# Seared lemon-sage tuna over lemon-herb orzo



## Rockstar (Jun 23, 2004)

I surpised myself with this one the other night, I cooked this meal for my mom... most of the ingredients came out of her gardens.

For the tuna:
4-3 8oz. tuna steaks
Zest of 6 lemons
1/4 cup fresh sage chopped
Salt and pepper to taste.

Salt and pepper to taste, mix zest and sage and completely cover the steaks with this mixture. Heat pan to relatively high heat, sear both sides until they have a nice bronzed color and pop in oven to cook to desired temperature if neccesary. Serve w/ lemon wedge.

The orzo:

1lb. orzo
1tbl. spoon fresh oregano minced
1/2tbl. fresh vietnamese coriander leaves minced (cilantro works just as well... use a little more)
3tbl. fresh basil chiffonade (long cuts)
1tbl. fresh garlic chopped
1tbl. lemon zest 
Juice of 1 lemon
2tbl. parmessan cheese
3tbl. EVOO (olive oil)
Salt, pepper, butter to taste

Cook orzo al dente, strain, place back in pot and add ingredients... mix and cover until ready to serve... can be served hot or room temp.

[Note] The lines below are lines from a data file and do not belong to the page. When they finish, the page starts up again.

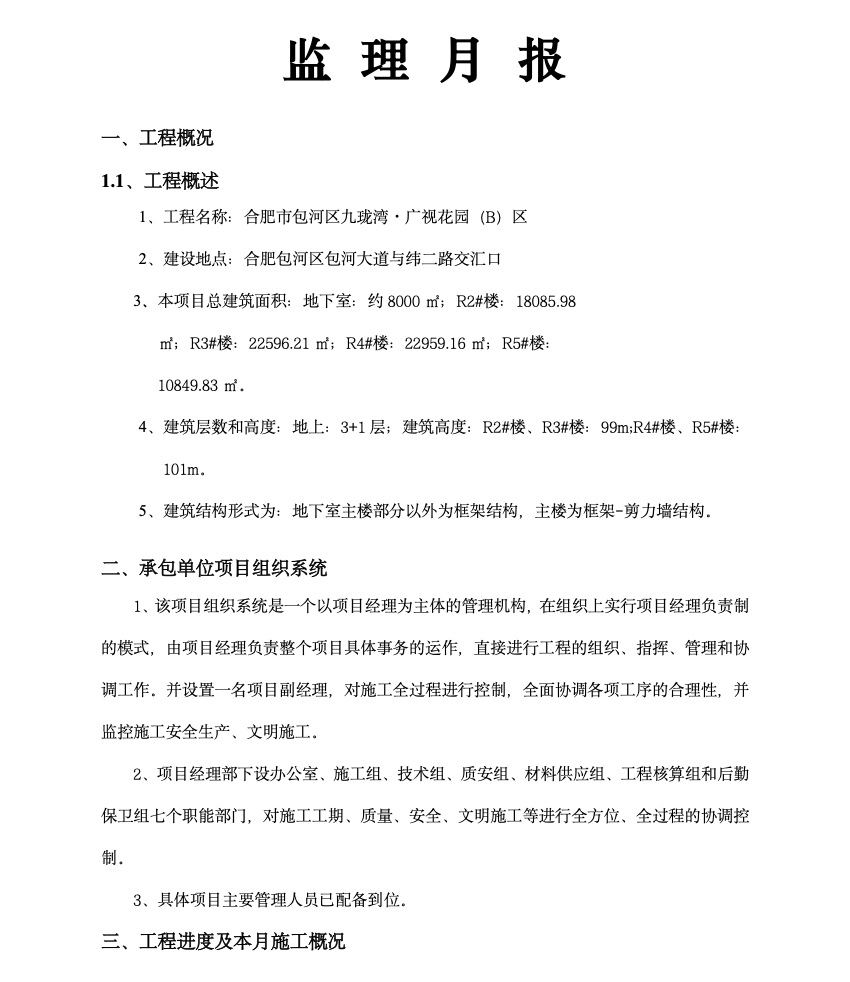 监 理 月 报

一、工程概况

1.1、工程概述

1、工程名称：合肥市包河区九珑湾·广视花园（B）区

2、建设地点：合肥包河区包河大道与纬二路交汇口

3、本项目总建筑面积：地下室：约 8000 ㎡；R2#楼：18085.98 ㎡；R3#楼：22596.21 ㎡；R4#楼：22959.16 ㎡；R5#楼：10849.83 ㎡。

4、建筑层数和高度：地上：3+1 层；建筑高度：R2#楼、R3#楼：99m;R4#楼、R5#楼：101m。

5、建筑结构形式为：地下室主楼部分以外为框架结构，主楼为框架-剪力墙结构。

二、承包单位项目组织系统

1、该项目组织系统是一个以项目经理为主体的管理机构，在组织上实行项目经理负责制的模式，由项目经理负责整个项目具体事务的运作，直接进行工程的组织、指挥、管理和协调工作。并设置一名项目副经理，对施工全过程进行控制，全面协调各项工序的合理性，并监控施工安全生产、文明施工。

2、项目经理部下设办公室、施工组、技术组、质安组、材料供应组、工程核算组和后勤保卫组七个职能部门，对施工工期、质量、安全、文明施工等进行全方位、全过程的协调控制。

3、具体项目主要管理人员已配备到位。

三、工程进度及本月施工概况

Serve with veggies of your choice, I used green beans from the garden, sauteed them in truffle oil and toasted almonds.... MHMMMM MHMMM!

If you really want to WOW them, serve this dish with basil lemonade... since you'll be using alot of lemons anyawys... sounds crazy, I know... but it's VERY refreshing, and compliments the orzo well. If you want to get REAL crazy add a little salt and tequila. You can find recipes online, it's very easy to make. If you wanna get really snazzy, freeze some basil leaves in the ice cubes and serve them with the lemonade.

Enjoy!


----------